The social media data is then joined with the form data and click stream information such as the users’ page of interest from websites or mobile apps. The data is cleansed & modeled using industry standard statistical algorithms for user grouping
Algorithms – The users are classified into different groups based on various factors such as sentiment score, clickstream data, etc. K-means clustering algorithm is used to classify customers into various clusters based on which new and existing users can be given personalized suggestions on the investments almost at real time.
Online Cashflow Management Company
Customer Retention / Churn Analytics
Improve customer conversion rates & retention and maximize the customer life time value. Understand the customers to run targeted campaigns, thus reducing customer churn & acquisition costs.
Along with the regular page traffic statistics, the customer insights platform tracks every event from the time the user enters the website (anonymous) and maps it with the events performed after the user signs up (converted user).
The insights also provided the idea on the most successful campaigns and the user conversion from the respective campaigns (social media, personalized emails, etc).
User Churn is calculated from the tracked events to help evaluate targeted campaigns to bring inactive customers back in its fold by understanding the reason for their drop off.
The customized & detailed dashboards for the user information were provided in less than a day of implementation.
Leading Payment Merchant
With the rise in e-commerce & more emphasis given on digital transactions by the regulatory authorities, most of the transactions online or in brick and mortar outlets are happening digitally. Merchants need to gain more insights into the customer needs in order to provide better service to the users.
Scalend Customer Journey Insights is a simple SDK that can be installed in the merchant system to get insights from its users. The SDK tracks the user journey almost immediately after the insertion. The solution also brings in social media data through its crawl features to provide better understanding of the competitors and the customer choices. All the data is combined & brought together into a single data lake for further analysis.
Data Used –Merchant web & mobile app data, Social media data, historical data
Social Media Analysis – is performed to understand the general landscape of the merchants & their competitors and get the sentiment of the customers wrt each of their services to imap the online reputation. >
Customer Journey Insights – Helps get real time insights from the web, mobile & other appliance such as POS for faster and smarter decision making on customer engagement and retention.
With all the data in a single store and ready to use analytics platform, it is much easier to review the transactions from various touch points & predict the revenue in the coming holiday, seasons, weather and various other factors.
Card Fraud Analysis
Industry has been seeing a rise in the fraudulent transactions using debit/ credit cards owing to the rise in the digital transactions. The credit & debit card issuers need to act on an immediate basis to avoid potential loss, thus preventing negative impact on the customer confidence & reputation of the brand.

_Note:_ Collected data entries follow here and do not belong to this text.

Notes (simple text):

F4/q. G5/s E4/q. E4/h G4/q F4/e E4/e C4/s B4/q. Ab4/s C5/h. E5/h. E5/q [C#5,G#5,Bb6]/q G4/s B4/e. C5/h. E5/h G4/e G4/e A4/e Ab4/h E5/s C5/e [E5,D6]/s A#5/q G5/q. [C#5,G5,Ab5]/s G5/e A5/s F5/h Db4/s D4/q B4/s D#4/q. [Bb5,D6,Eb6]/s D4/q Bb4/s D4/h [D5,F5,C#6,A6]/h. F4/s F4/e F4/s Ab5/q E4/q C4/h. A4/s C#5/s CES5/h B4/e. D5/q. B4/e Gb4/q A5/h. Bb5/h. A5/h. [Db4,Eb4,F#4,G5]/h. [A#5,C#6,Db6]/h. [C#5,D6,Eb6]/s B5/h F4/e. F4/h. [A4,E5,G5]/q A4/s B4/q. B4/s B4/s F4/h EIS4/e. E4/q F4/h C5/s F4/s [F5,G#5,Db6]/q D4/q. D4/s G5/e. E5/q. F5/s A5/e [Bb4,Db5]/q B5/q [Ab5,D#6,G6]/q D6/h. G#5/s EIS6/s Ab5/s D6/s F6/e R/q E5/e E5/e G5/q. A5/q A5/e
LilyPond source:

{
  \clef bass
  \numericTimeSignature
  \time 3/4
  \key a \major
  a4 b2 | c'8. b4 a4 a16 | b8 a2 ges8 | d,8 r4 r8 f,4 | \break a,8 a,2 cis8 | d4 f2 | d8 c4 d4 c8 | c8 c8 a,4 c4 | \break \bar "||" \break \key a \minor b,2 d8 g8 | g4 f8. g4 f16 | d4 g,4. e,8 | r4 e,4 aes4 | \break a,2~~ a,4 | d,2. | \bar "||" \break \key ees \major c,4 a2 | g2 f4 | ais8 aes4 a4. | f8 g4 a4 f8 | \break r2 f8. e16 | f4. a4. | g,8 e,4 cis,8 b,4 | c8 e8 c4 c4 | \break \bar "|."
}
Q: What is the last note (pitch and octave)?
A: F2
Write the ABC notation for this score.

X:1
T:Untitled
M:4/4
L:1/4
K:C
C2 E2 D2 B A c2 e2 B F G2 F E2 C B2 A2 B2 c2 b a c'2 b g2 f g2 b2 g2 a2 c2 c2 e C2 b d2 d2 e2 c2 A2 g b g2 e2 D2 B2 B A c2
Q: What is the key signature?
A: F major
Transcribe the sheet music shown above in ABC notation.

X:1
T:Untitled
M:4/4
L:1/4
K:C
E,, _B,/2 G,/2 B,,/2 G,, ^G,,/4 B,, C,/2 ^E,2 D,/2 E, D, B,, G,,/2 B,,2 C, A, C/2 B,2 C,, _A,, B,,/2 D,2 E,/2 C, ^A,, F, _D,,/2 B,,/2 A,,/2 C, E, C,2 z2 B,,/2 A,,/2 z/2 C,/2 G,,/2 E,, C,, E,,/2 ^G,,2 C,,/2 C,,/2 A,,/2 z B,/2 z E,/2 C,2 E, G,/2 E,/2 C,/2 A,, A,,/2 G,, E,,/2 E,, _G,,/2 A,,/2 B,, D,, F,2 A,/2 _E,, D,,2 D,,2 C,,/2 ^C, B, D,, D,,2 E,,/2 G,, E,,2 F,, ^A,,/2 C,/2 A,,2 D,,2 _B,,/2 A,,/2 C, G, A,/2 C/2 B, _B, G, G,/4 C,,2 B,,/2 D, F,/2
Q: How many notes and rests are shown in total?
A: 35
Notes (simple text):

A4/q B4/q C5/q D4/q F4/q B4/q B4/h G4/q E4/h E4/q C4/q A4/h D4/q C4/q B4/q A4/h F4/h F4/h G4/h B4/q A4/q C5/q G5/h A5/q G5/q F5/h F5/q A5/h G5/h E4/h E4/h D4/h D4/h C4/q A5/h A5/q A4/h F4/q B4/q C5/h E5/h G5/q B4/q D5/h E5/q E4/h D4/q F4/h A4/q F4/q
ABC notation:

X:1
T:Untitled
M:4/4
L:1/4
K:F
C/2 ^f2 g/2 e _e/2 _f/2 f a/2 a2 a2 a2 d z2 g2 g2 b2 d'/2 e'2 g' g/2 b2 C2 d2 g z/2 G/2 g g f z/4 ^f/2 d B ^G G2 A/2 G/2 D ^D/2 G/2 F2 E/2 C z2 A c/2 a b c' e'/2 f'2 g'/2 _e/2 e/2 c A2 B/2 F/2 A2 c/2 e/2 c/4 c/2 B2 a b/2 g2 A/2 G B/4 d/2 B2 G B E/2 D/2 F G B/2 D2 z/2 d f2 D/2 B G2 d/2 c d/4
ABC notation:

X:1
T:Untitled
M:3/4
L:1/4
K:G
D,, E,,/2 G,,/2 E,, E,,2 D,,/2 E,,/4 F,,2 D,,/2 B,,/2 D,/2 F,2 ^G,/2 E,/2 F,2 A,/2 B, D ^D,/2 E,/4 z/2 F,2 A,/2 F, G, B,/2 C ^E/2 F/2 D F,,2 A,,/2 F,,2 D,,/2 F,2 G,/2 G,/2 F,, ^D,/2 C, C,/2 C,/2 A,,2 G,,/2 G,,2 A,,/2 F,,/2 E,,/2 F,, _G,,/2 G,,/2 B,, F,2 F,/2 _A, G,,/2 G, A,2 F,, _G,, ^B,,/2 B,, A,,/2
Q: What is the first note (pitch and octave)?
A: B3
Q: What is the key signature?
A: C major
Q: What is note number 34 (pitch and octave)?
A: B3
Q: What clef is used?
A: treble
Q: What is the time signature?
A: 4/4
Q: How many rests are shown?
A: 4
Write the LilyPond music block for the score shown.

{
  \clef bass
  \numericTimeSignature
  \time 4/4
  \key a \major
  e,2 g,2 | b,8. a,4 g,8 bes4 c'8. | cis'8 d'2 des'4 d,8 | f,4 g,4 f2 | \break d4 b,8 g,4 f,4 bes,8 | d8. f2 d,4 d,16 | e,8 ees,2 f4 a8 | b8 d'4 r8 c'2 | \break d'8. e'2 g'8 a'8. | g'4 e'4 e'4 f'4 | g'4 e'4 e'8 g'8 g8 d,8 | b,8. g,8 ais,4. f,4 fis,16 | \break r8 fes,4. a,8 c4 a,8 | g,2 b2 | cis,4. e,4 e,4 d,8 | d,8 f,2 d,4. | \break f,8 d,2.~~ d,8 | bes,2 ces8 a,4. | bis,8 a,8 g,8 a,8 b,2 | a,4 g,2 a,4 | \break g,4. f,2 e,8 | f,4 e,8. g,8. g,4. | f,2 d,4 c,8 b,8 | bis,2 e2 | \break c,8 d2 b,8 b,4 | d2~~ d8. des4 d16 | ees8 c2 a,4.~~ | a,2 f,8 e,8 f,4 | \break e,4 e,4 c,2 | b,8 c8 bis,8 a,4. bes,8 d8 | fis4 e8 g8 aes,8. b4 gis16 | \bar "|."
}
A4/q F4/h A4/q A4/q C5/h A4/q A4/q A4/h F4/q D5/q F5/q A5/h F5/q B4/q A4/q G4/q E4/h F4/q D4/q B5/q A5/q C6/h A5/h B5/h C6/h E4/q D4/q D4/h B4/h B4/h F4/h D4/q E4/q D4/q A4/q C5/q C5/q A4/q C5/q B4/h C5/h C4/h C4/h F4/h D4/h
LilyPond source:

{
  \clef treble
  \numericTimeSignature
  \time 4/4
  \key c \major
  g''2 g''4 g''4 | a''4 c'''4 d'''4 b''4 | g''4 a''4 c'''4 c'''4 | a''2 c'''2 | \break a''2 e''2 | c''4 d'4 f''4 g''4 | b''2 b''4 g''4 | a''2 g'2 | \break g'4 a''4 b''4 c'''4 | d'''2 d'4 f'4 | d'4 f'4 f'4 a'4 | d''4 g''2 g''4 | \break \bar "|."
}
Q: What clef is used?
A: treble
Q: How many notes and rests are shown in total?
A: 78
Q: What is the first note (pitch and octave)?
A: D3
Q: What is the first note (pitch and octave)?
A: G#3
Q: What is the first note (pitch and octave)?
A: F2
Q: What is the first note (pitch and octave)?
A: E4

Organizations holding on to card & PII information of customers have varied levels of data security features. Hence, it becomes necessary to ensure that every access point is secure.
Scalend Insights Appliance's ready to use and scalable data lake connects & brings in data from various touch points into a single data store at near real time to get faster insights.
Customer Journey Insights was also implemented in order to get a user level understanding and detect any anomalies in their regular behavior, such as sudden high value spending & other suspicious activities.
Algorithms – User grouping based on various factors such as their spending choices, location, etc is done using K-means clustering. Regression techniques are run to track & get predictive insights and early warning signals of fraud.